The trial, prosecutors said, also revealed all the innovative ideas Guzmán initiated to secretly ship significant amounts of narcotics into the U.S. almost undetected. He used planes, trains, cars, and submarines—and even smuggled hundreds of millions of dollars worth of cocaine across the U.S.-Mexico border by hiding the drugs in jalapeño pepper cans. “It was his skill to come up with new ways to send drugs that kept him at the top of the cartel,” Goldbarg told the jury.
Guzman is perhaps most famous for breaking out of two Mexican prisons. In 2001, he first escaped from the Puente Grande prison by hiding in a laundry cart. He was recaptured in 2014 in Mazatlán, Mexico—only to break free from the Altiplano prison, using a sophisticated mile-long tunnel in 2015. Guzman was re-arrested the next year and extradited to stand trial in the U.S. in 2017.

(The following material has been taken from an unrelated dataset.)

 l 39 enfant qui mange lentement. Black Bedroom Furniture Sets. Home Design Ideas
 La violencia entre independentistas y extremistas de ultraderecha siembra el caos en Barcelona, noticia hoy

Goldbarg alluded to the repeated jail breaks in her closing arguments. “Do not let him escape responsibility,” the prosecutor urged the jury. “Hold him accountable for his crimes.”
It’s unclear whether the trial will have any far-reaching implications in the fight against drugs. Researchers have long found that the demise of individual kingpins may in fact do little to impact the illegal drug trade, as other criminals will step up to take over the vacant roles, often triggering more violence.
Mexican criminal enterprises like the Sinaloa Cartel pose the greatest illegal drug threat to the U.S., according to the DEA’s latest National Drug Threat Assessment. The cartels are also believed to be responsible for record-breaking levels of violence in Mexico. In 2018, Mexican officials opened 33,341 murder investigations, a 33 percent increase over the prior year and a new high.
“The violence now associated with drug trafficking organizations in Mexico is of an entirely different scale,” analyst June Beittel wrote in a 2018 Congressional Research Service report about organized crime, which was unrelated to Guzman’s federal trial.
Since Mexican President Andrés Manuel López Obrador assumed office in December, no drug kingpins have been arrested there—a status that’s unlikely to change anytime soon. On Jan. 30—the very day prosecutors gave their closing arguments in the El Chapo trial—President Andrés Manuel López Obrador declared an end to his country’s war on drugs, saying he would no longer prioritize capturing cartel bosses, in hopes of breaking the cycle of violence. “[Arresting them] is not our main purpose,” said Obrador. “The main purpose of the government is to guarantee public safety.”
Obrador’s announcement was met with skepticism that it would lead to any real change in Mexico. But even as the most famous example of such an arrest played out in Brooklyn, the trial of El Chapo—full of revelations as it was—offered little by way of another path forward.